• _Challenges_
a) Condense the paragraph beginning "The initial phase of Wallace's expedition" from the passage on Wallace's expedition into a short bulleted list that keeps its main facts.
b) According to the passage on Wallace's expedition, around what date were the Scots massed for a full-scale invasion?
c) Carry on the passage about Wallace's expedition into the northern counties, starting right after its final sentence.
***** Given passage *****
More than enough information has survived, in the form of detailed chronicle and account sources, to paint a more complete picture. Equally, the parallel actions of Wallace's enemy Edward I on the Continent, while the Scots attacked the northern counties, are not generally described in any great depth. I have described Edward's doings in previous blog and Facebook posts, and this one will focus on Wallace.
The initial phase of Wallace's expedition took the form of scattered raids into Northumberland. These began in early October, but the Scots were not massed for a full-scale invasion until around the feast of St Martin (11 November). Several weeks of raiding had spread panic in the northern counties, and many towns and villages stood abandoned after their inhabitants fled to the safety of walled cities. The English were not entirely on the defensive; the garrison at Alnwick, for instance, is said to have ridden out to harass the Scots.
***** Records *****
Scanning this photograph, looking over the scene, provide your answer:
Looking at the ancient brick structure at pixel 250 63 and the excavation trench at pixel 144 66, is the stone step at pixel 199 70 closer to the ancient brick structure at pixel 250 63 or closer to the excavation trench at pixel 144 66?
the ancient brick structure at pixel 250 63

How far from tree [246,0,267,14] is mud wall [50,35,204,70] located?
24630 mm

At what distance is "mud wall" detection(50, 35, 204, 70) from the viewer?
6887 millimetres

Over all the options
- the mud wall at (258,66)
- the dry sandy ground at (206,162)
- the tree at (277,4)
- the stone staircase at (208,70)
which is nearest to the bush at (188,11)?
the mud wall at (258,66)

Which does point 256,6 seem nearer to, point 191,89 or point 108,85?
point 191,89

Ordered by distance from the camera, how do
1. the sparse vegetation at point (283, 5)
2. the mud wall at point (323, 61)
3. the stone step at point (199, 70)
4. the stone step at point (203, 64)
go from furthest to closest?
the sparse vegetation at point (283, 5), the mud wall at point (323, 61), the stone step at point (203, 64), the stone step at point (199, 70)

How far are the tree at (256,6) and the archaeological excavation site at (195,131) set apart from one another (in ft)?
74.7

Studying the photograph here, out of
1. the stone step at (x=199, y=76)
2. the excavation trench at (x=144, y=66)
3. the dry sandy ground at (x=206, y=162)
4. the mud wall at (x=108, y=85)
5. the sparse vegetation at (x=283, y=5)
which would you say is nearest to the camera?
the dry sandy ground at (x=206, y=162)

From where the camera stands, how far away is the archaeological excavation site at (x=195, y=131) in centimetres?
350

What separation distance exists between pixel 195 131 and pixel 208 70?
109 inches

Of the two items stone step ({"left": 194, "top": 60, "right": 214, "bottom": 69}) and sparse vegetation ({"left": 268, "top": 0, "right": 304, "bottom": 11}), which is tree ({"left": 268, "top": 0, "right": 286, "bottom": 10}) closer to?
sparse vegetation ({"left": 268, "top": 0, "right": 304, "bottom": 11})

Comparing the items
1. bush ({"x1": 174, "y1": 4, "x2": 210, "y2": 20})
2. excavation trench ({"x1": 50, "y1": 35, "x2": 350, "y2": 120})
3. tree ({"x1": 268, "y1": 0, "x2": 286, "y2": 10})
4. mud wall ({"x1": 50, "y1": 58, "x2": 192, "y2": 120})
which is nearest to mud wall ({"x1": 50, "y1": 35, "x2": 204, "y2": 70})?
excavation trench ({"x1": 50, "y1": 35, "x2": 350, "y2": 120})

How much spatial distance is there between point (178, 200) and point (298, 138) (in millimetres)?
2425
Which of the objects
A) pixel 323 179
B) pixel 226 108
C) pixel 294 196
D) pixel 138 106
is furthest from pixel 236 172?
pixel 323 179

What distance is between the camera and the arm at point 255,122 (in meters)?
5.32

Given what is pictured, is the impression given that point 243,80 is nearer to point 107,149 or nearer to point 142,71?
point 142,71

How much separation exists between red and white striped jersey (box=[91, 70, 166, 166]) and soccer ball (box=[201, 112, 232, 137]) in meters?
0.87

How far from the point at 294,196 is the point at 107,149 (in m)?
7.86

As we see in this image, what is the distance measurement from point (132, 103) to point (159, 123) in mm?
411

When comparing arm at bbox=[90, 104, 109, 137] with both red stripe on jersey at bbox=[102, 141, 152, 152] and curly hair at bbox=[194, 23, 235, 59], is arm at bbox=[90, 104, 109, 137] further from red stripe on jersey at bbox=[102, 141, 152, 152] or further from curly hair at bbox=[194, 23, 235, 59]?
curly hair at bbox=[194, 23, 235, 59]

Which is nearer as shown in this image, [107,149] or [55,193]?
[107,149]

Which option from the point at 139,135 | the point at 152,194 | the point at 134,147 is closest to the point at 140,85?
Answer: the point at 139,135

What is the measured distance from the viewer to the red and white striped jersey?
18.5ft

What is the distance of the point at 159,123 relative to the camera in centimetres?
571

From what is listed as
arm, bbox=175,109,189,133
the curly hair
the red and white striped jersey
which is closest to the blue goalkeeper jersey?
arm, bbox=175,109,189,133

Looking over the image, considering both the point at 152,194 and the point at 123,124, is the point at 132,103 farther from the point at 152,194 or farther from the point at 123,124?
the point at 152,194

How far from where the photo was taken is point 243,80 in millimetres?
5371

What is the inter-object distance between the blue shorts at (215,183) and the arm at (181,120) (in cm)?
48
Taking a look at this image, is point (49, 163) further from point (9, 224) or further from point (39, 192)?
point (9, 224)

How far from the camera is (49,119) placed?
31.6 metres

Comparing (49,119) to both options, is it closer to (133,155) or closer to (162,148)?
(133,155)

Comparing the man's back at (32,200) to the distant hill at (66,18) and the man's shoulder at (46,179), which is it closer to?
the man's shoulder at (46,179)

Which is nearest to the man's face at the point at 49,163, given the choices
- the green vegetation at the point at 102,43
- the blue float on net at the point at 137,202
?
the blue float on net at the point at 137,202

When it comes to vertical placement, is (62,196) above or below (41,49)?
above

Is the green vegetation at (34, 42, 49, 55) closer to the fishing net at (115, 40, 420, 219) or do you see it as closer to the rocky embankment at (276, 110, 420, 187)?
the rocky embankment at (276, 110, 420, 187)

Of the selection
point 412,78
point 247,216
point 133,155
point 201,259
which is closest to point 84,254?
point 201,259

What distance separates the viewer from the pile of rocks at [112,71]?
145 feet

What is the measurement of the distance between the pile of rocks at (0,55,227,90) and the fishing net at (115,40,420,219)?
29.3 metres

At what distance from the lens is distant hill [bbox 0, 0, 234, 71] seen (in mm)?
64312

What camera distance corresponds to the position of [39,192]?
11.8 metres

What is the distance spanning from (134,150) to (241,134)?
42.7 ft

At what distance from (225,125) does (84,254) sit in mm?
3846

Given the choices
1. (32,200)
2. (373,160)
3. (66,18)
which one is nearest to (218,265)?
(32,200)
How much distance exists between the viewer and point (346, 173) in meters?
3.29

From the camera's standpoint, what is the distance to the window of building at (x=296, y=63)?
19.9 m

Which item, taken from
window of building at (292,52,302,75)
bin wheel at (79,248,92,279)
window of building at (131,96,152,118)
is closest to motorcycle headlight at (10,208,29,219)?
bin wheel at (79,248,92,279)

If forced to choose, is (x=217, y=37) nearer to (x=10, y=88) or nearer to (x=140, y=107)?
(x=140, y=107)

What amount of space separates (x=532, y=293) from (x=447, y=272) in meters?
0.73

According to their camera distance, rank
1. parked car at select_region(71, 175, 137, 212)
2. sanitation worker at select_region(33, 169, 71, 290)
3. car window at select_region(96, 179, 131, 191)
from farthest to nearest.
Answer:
*****
• _The replies_
a)
- Wallace's expedition began with scattered raids into Northumberland in early October.
- The Scots did not mass for a full-scale invasion until around the feast of St Martin (11 November).
- The weeks of raiding spread panic in the northern counties, and many towns and villages were abandoned as their inhabitants fled to walled cities.
- The English were not wholly on the defensive; the Alnwick garrison reportedly rode out to harass the Scots.

b) Around the feast of St Martin, 11 November.

c)
News of the disaster in the north had reached Westminster by late September. Nothing could be done until word was relayed to King Edward in Flanders, whose orders then had to be conveyed back to London. Writs went out for a general muster to resist the Scots on 23 October, but the actual muster date was fixed for 6 December. Wallace thus had plenty of time to wreak havoc before the English could mount an effective response.
Surviving tithe records paint a vivid picture of the damage caused by Wallace's troops. North-east Northumberland was especially badly hit, and a great number of mills and townships burnt. Tithe revenues and rents were cut dramatically; in many places it was said that rents had lapsed 'because the land was waste on account of the Scottish war'. Wallace's men employed the usual terror tactics of medieval warfare. Around the Cheviot hills, for instance, at the vills of Hethpool and Akeld, no bond rents were paid in 1298 because the bondsmen had been slaughtered or driven off by the Scots.
Some of this large-scale destruction was remembered in poetry. The Song of the Scottish War, allegedly composed by a prior of Alnwick, records how Wallace's men had given the town to the flames:
“These wicked men deliver Alnwick to the flames; they run about on every side like madmen...”
Edward's northern subjects would not, of course, have appreciated being reminded that Wallace was responding in kind: in 1296 the English had burnt and slaughtered in Scotland with equal abandon, and mocked the Scots as a 'sorry shower' incapable of defending their land. But that was politics. The real victims on both sides were the suffering peasantry, forced to flee their homes or butchered like animals by marauding bands of soldiers.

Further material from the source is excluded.